------ Given passage

• Home
  • BVSSH
  • C4E
  • Playbooks
  • Frameworks
  • Good Reads
Search

What are you looking for?

Standard : Internal data is structured, accessible, and usable to enable AI-driven insights and automation

Purpose and Strategic Importance

Artificial intelligence and machine learning capabilities are only as good as the data they are trained on, fine-tuned with, and operate against at runtime. Organisations frequently invest in AI tooling and model capability while underestimating the foundational requirement: that internal data must be clean, well-catalogued, semantically described, and accessible through reliable interfaces before AI can deliver consistent value. Without this foundation, AI initiatives stall during the data preparation phase, produce unreliable outputs due to inconsistent inputs, or fail to reach production at all. This standard establishes the expectation that data quality, structure, and accessibility are treated as first-class engineering concerns — prerequisites to AI investment rather than afterthoughts.

The organisations that extract the most value from AI are those that treat their internal data as a strategic product. This means building data catalogues that make assets discoverable, defining data contracts between systems so that schemas and quality guarantees are explicit, creating API-accessible data products that AI agents and analytical pipelines can consume reliably, and establishing semantic layers that allow AI models to reason about business concepts rather than raw technical fields. By meeting this standard, engineering and data teams create a compounding asset — a data foundation that not only enables current AI use cases but accelerates future ones, reduces the cost of onboarding new models, and prevents the accumulation of data debt that eventually makes AI initiatives unviable.

Strategic Impact

  • AI and machine learning initiatives reach production faster and with higher confidence because data preparation effort is reduced — teams spend less time cleaning and wrangling data and more time building and validating models that deliver business value.
  • Automation initiatives based on structured, accessible data are more reliable and maintainable, as downstream AI agents and pipelines are insulated from upstream schema changes through versioned data contracts and stable API interfaces.
  • The organisation can reuse data products across multiple AI use cases, reducing duplication of effort and ensuring consistent feature engineering across models, which improves model comparability and reduces the risk of conflicting predictions.
  • Leadership and product teams gain confidence in AI-generated insights because the data lineage is transparent — stakeholders can trace outputs back to source data, understand transformations applied, and validate that models are reasoning from accurate, current information.

Risks of Not Having This Standard

  • AI initiatives repeatedly stall in the data preparation and cleaning phase, with teams spending the majority of project time on data discovery and quality remediation rather than on model development or value delivery.
  • Models trained or fine-tuned on poorly structured or inconsistently labelled internal data produce unreliable outputs, eroding stakeholder trust in AI capabilities and making it difficult to secure investment for future initiatives.
  • Fragmented, siloed data stores result in AI models with incomplete views of the business domain, leading to predictions and recommendations that are systematically biased by missing context or unrepresentative training samples.
  • Without data contracts and API-accessible interfaces, AI pipelines are tightly coupled to source system schemas, meaning that routine system changes break production AI workloads and create operational fragility.

------------

Description of the task: In the standard on AI-ready internal data above, what protects downstream AI agents and pipelines from upstream schema changes?

------ Available data

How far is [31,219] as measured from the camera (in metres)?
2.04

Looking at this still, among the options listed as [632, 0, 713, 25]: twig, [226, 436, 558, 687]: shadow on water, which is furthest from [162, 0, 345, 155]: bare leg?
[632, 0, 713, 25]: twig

------------

Task response: Versioned data contracts and stable API interfaces.